USDA Farm Loan Rates for September 2025


By Jamie Martin

The U.S. Department of Agriculture (USDA) has announced the new loan interest rates for September 2025, which became effective on September 1. These rates are a crucial part of the support provided by the USDA's Farm Service Agency (FSA) to the agricultural community. The loans are designed to give producers access to capital, enabling them to make key investments and manage their financial needs effectively. This support helps farmers and ranchers start, expand, or maintain their operations.

The FSA provides direct financing through a variety of loan programs, including farm operating, ownership, and emergency loans. These programs feature favorable interest rates and terms tailored to meet the diverse needs of eligible producers.
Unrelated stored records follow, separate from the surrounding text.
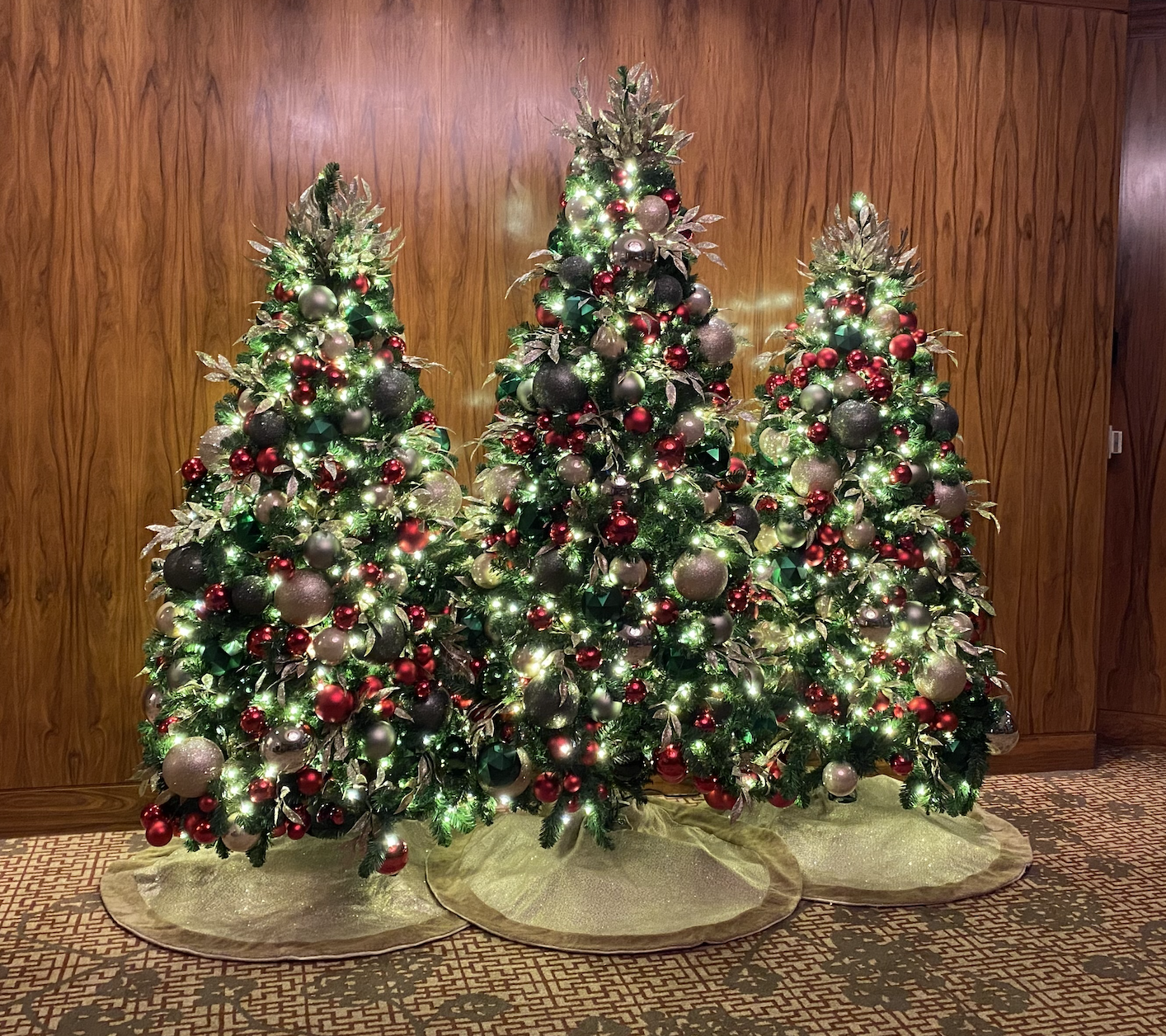 Set of three Christmas trees decorated with red, green, and oat ornaments, illuminated with warm white lights, displayed at the Shangri-La Hotel Vancouver.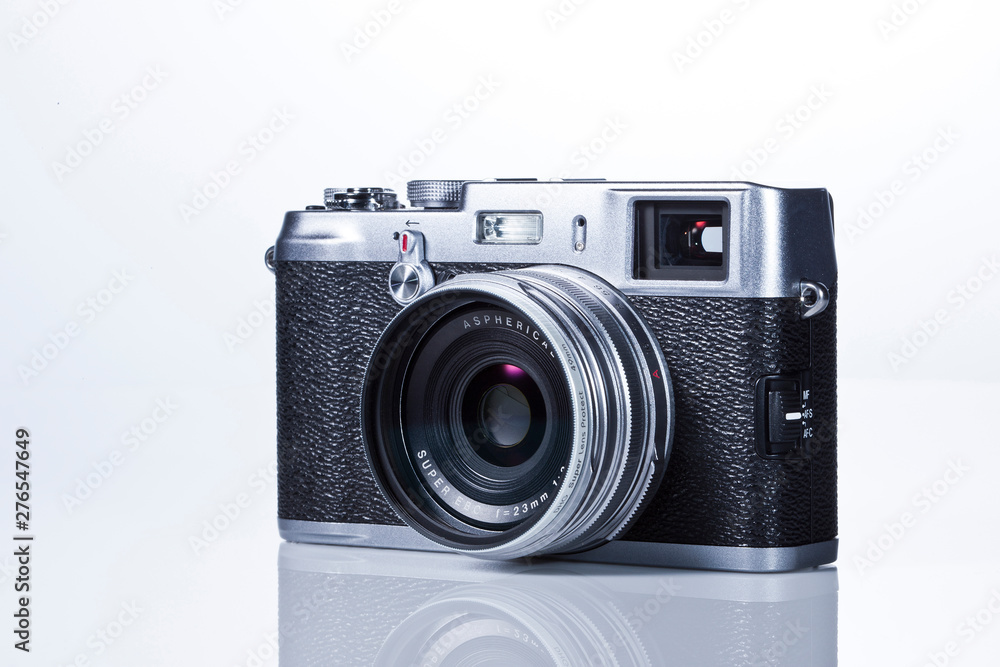 Classic digital camera on white background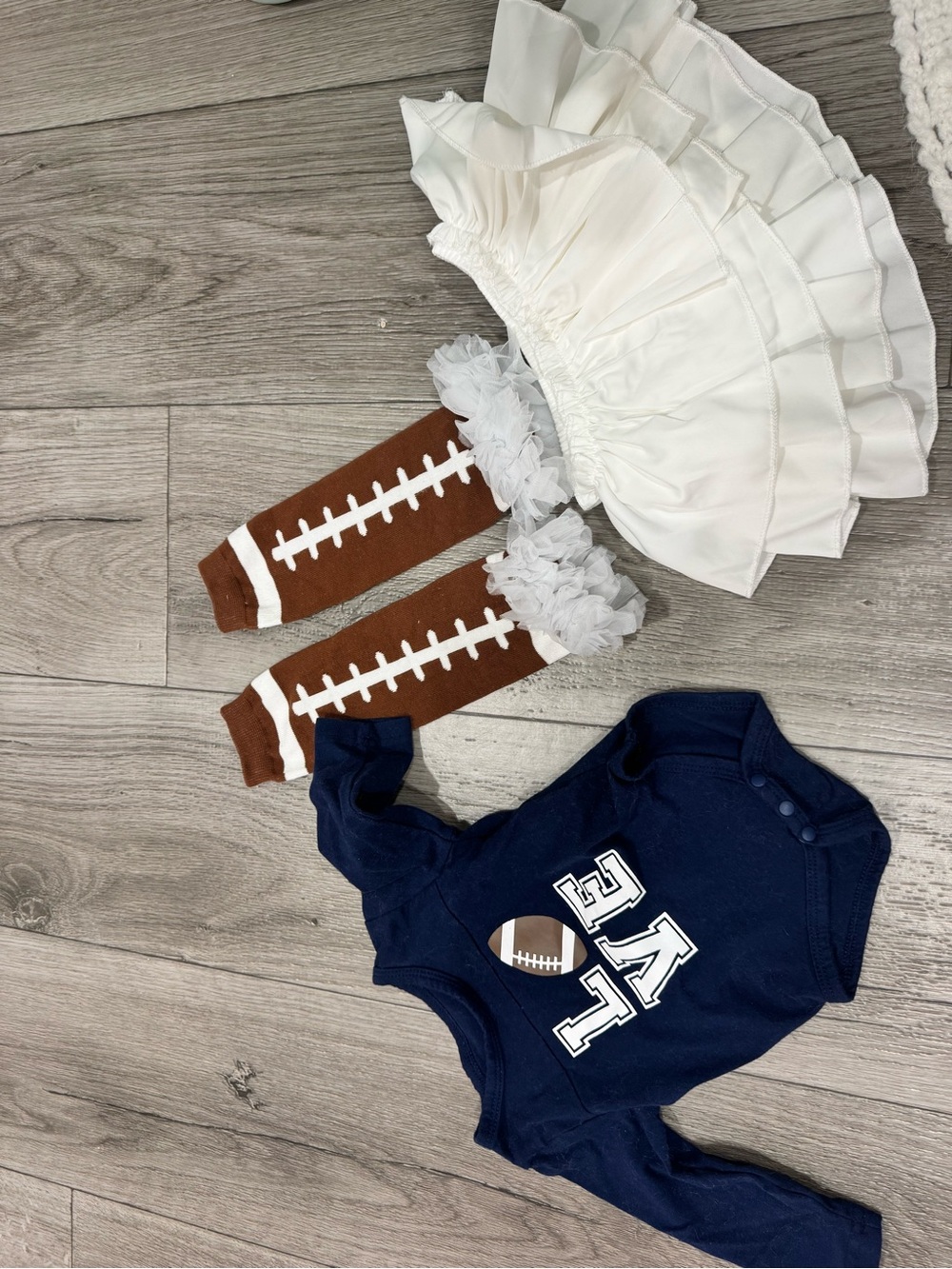 Navy Baby Football Bodysuit with White Ruffle Skirt & Brown Football Leg Warmers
The interest rates for these loans for September 2025 are as follows:

  • Farm Operating Loans (Direct): 4.875%
  • Farm Ownership Loans (Direct): 5.875%
  • Farm Ownership Loans (Direct, Joint Financing): 3.875%
  • Farm Ownership Loans (Down Payment): 1.875%
  • Emergency Loan (Amount of Actual Loss): 3.750%

For producers seeking financing from commercial lenders, the FSA offers guaranteed loans, with rates determined by those specific lenders. The farmers.gov website offers an interactive guide called the Loan Assistance Tool to help agricultural producers navigate the loan application process.

In addition to operating and ownership loans, the FSA also offers low-interest financing for commodity and storage facilities. These funds are provided by the Commodity Credit Corporation (CCC) and are administered by the FSA. These loans are essential for two main purposes: to help producers build or improve on-farm storage and handling equipment, and to provide interim financing. The latter helps producers with their cash flow without having to sell their products at times when market prices are low.

The rates for these Farm Storage Facility Loans vary by term:

  • Three-year loan terms: 3.750%
  • Five-year loan terms: 3.875%
  • Seven-year loan terms: 4.000%
  • Ten-year loan terms: 4.375%
  • Twelve-year loan terms: 4.500%

There is also a special 15-year loan for sugar storage facilities at a rate of 4.750%. These financial tools are a cornerstone of the USDA's mission to support America's agricultural producers.